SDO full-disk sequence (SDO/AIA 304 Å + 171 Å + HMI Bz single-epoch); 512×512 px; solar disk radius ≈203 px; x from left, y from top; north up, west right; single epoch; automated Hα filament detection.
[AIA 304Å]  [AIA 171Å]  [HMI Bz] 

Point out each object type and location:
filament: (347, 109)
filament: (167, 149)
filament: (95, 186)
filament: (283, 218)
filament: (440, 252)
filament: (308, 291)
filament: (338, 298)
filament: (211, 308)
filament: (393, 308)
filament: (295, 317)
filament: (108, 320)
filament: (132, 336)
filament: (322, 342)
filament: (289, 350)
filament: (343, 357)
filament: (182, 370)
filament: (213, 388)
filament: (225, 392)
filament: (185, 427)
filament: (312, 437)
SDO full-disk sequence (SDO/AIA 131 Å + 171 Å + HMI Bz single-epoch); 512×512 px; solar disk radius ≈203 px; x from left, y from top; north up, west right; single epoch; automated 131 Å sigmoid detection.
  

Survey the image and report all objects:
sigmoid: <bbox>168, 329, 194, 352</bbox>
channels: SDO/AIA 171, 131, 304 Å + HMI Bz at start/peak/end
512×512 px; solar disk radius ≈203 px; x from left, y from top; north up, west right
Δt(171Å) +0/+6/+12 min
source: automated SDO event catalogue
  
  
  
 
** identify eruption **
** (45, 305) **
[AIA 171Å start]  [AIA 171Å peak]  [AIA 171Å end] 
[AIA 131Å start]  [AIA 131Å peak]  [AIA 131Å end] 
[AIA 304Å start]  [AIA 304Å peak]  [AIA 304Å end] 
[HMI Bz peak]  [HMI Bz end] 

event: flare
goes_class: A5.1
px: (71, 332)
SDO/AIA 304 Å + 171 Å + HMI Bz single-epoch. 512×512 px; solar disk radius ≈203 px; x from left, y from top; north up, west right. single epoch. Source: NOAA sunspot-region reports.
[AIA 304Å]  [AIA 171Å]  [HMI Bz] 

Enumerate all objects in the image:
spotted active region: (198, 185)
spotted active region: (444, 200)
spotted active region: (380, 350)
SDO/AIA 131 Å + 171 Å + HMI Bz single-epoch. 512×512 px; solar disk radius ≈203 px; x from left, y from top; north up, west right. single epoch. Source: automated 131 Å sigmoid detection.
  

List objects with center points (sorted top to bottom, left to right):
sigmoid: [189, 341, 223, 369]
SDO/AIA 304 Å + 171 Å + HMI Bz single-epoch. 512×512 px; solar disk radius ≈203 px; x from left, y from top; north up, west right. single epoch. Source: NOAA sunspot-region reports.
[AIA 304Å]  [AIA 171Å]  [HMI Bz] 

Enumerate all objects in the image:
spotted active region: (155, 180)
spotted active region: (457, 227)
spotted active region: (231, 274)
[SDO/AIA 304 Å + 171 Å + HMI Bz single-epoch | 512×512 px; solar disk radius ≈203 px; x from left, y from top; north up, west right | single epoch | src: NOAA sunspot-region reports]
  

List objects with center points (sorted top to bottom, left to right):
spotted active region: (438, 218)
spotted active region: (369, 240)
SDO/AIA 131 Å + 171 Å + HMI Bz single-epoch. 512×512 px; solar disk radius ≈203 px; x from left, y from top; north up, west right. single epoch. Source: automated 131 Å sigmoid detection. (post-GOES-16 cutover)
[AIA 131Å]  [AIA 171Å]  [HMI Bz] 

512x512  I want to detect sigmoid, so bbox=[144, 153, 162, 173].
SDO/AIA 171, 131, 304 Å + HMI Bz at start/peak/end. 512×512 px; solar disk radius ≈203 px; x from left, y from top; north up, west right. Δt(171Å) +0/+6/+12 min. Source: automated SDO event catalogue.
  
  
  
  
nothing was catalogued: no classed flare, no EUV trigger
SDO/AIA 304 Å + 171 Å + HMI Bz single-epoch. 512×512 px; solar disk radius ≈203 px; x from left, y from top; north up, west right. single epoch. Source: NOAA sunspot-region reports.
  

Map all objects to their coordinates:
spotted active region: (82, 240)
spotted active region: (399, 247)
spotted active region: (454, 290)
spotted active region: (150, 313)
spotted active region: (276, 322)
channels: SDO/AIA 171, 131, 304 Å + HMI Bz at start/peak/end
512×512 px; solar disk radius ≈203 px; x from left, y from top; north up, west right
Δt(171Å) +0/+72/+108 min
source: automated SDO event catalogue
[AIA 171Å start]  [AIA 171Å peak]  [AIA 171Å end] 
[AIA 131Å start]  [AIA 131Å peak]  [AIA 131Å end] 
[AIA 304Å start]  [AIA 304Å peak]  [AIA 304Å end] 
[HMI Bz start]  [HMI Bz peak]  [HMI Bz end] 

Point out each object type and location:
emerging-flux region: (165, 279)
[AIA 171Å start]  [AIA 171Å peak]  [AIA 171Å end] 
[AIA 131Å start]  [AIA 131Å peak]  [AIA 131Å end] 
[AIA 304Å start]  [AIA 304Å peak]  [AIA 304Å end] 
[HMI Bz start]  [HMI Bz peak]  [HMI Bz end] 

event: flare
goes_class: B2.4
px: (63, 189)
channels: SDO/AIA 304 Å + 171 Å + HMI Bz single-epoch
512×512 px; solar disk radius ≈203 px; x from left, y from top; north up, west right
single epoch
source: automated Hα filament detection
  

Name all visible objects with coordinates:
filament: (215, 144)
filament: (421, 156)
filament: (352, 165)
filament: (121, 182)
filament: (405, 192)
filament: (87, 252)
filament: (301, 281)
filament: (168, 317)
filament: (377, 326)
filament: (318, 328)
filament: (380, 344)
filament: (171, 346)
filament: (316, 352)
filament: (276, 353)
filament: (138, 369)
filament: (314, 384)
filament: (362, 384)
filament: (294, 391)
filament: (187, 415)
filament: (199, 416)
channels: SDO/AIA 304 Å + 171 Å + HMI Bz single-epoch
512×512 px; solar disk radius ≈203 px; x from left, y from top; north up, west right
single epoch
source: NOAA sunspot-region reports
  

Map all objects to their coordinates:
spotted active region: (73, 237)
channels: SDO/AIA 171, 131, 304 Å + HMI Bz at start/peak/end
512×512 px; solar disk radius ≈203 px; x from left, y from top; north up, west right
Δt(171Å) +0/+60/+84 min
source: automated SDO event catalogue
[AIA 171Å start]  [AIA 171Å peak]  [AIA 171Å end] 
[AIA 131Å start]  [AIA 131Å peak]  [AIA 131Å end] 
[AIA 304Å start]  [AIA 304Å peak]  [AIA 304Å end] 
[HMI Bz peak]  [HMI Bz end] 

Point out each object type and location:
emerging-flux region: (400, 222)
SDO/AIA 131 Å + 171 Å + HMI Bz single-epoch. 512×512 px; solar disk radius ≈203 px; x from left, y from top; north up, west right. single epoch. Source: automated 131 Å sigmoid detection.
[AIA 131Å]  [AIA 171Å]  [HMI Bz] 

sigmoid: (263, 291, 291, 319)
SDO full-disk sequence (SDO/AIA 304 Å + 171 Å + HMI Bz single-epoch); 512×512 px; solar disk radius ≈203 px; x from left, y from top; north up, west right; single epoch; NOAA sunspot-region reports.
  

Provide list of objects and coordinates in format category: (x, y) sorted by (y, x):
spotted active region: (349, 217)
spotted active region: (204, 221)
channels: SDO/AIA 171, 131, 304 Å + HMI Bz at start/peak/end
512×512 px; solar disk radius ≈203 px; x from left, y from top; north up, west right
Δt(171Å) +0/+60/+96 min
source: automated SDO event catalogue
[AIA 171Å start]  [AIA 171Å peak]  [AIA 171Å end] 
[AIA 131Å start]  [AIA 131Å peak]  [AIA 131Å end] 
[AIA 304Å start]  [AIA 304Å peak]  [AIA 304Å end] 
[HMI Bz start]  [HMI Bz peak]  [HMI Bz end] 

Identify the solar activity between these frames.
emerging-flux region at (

▸ Task description
Print, exactly as written, the first line of the records above and each line after it until the line with "goes_class: A5.1", which is printed too.

▸ Exercise result
SDO full-disk sequence (SDO/AIA 304 Å + 171 Å + HMI Bz single-epoch); 512×512 px; solar disk radius ≈203 px; x from left, y from top; north up, west right; single epoch; automated Hα filament detection.
[AIA 304Å]  [AIA 171Å]  [HMI Bz] 

Point out each object type and location:
filament: (347, 109)
filament: (167, 149)
filament: (95, 186)
filament: (283, 218)
filament: (440, 252)
filament: (308, 291)
filament: (338, 298)
filament: (211, 308)
filament: (393, 308)
filament: (295, 317)
filament: (108, 320)
filament: (132, 336)
filament: (322, 342)
filament: (289, 350)
filament: (343, 357)
filament: (182, 370)
filament: (213, 388)
filament: (225, 392)
filament: (185, 427)
filament: (312, 437)
SDO full-disk sequence (SDO/AIA 131 Å + 171 Å + HMI Bz single-epoch); 512×512 px; solar disk radius ≈203 px; x from left, y from top; north up, west right; single epoch; automated 131 Å sigmoid detection.
  

Survey the image and report all objects:
sigmoid: <bbox>168, 329, 194, 352</bbox>
channels: SDO/AIA 171, 131, 304 Å + HMI Bz at start/peak/end
512×512 px; solar disk radius ≈203 px; x from left, y from top; north up, west right
Δt(171Å) +0/+6/+12 min
source: automated SDO event catalogue
  
  
  
 
** identify eruption **
** (45, 305) **
[AIA 171Å start]  [AIA 171Å peak]  [AIA 171Å end] 
[AIA 131Å start]  [AIA 131Å peak]  [AIA 131Å end] 
[AIA 304Å start]  [AIA 304Å peak]  [AIA 304Å end] 
[HMI Bz peak]  [HMI Bz end] 

event: flare
goes_class: A5.1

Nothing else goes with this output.